▸ WORK REQUEST
Set down every line of the data exactly, skipping the pictures.

▸ COLLECTED MATERIAL
───

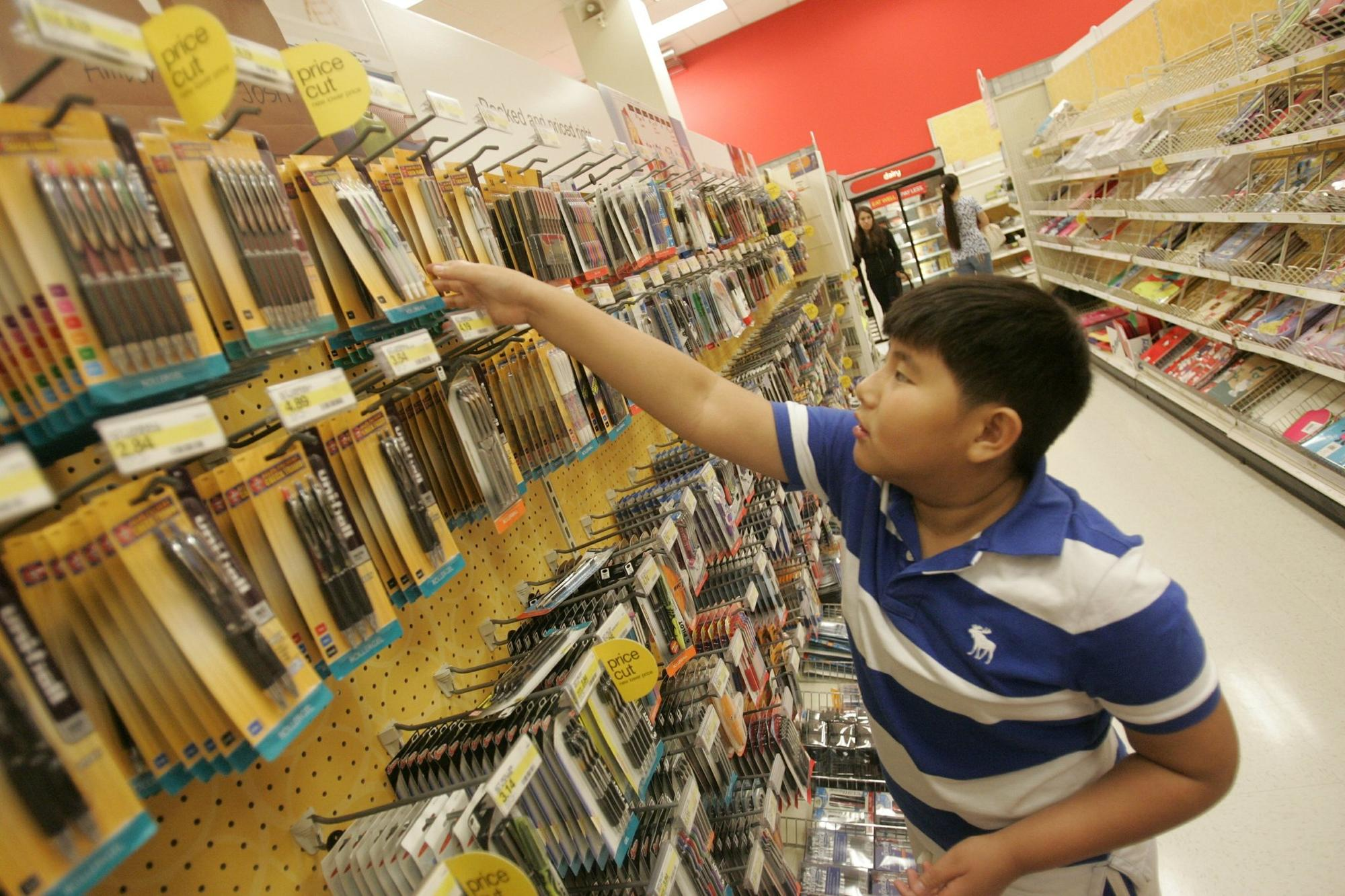 Aaron Ngo,10, of City Heights, a 5th grader at Euclid Elementary School, looks for school supplies at the Target store in Mission Valley the day before the new school year begins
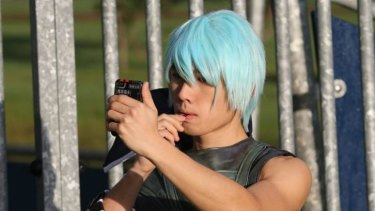 William Wong putting on the final touches to transform into a video game character.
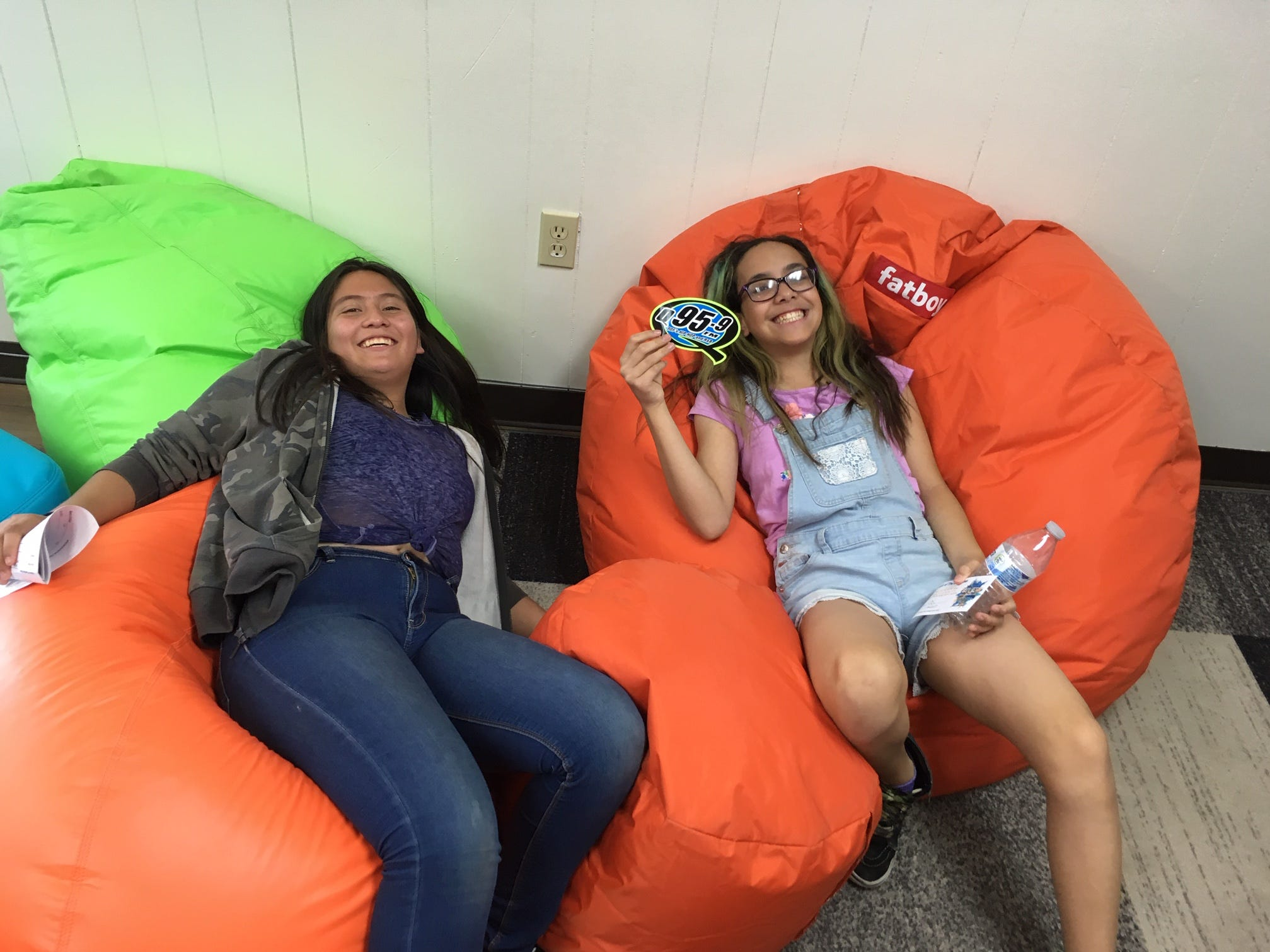 Isbell Middle School students Analily Almanza, 12, and Kylie Soria, 12, hang out in the lounge area of Santa Paula's new youth center.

───

▸ WORKED SOLUTION
 Aaron Ngo,10, of City Heights, a 5th grader at Euclid Elementary School, looks for school supplies at the Target store in Mission Valley the day before the new school year begins
 William Wong putting on the final touches to transform into a video game character.
 Isbell Middle School students Analily Almanza, 12, and Kylie Soria, 12, hang out in the lounge area of Santa Paula's new youth center.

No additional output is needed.